- [Given task]:
Retype the material between the lines holding "What measure of" and "10048 millimetres", inclusive, and nothing else.

- [Recorded data]:

_ _ _ _ _ _ _

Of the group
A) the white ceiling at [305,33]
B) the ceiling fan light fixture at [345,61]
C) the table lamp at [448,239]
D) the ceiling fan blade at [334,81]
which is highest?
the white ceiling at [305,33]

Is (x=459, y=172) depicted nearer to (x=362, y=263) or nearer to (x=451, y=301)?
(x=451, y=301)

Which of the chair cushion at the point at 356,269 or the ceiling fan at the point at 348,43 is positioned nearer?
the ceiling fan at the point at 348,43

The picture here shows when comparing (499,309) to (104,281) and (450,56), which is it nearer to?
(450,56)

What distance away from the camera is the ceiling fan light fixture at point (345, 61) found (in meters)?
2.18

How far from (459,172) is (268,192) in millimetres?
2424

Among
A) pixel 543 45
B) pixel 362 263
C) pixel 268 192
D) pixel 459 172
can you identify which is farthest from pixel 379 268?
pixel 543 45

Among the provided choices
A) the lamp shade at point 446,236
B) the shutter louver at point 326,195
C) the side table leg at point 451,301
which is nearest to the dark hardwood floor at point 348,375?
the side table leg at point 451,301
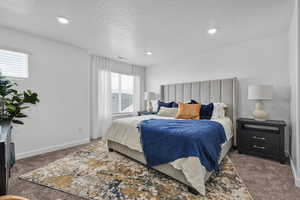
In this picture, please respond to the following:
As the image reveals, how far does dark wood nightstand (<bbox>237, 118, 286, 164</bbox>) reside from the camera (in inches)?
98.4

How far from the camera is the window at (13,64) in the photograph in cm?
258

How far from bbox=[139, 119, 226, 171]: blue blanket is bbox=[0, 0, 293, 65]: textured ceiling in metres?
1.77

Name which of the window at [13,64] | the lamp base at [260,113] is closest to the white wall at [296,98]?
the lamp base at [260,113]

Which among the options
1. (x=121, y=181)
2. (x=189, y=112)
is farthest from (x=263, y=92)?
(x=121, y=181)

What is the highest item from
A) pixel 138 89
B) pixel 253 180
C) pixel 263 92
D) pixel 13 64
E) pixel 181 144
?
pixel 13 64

_ _ _ _ _ _ _

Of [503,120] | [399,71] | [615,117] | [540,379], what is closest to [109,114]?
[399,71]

_ _ _ _ _ _ _

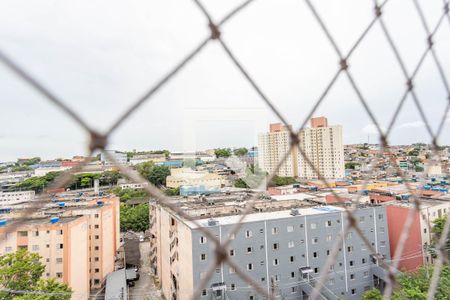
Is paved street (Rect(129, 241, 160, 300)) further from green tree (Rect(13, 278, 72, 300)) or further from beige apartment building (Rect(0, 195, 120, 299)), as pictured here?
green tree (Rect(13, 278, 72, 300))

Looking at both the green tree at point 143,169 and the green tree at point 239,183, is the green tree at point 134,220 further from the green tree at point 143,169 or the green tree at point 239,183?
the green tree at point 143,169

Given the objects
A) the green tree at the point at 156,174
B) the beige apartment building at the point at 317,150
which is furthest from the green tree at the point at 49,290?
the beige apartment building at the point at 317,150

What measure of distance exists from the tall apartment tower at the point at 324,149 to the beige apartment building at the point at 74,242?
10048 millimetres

_ _ _ _ _ _ _

- [Response]:
What measure of distance exists from the tall apartment tower at the point at 324,149 to the beige apartment building at the point at 74,242?
10048 millimetres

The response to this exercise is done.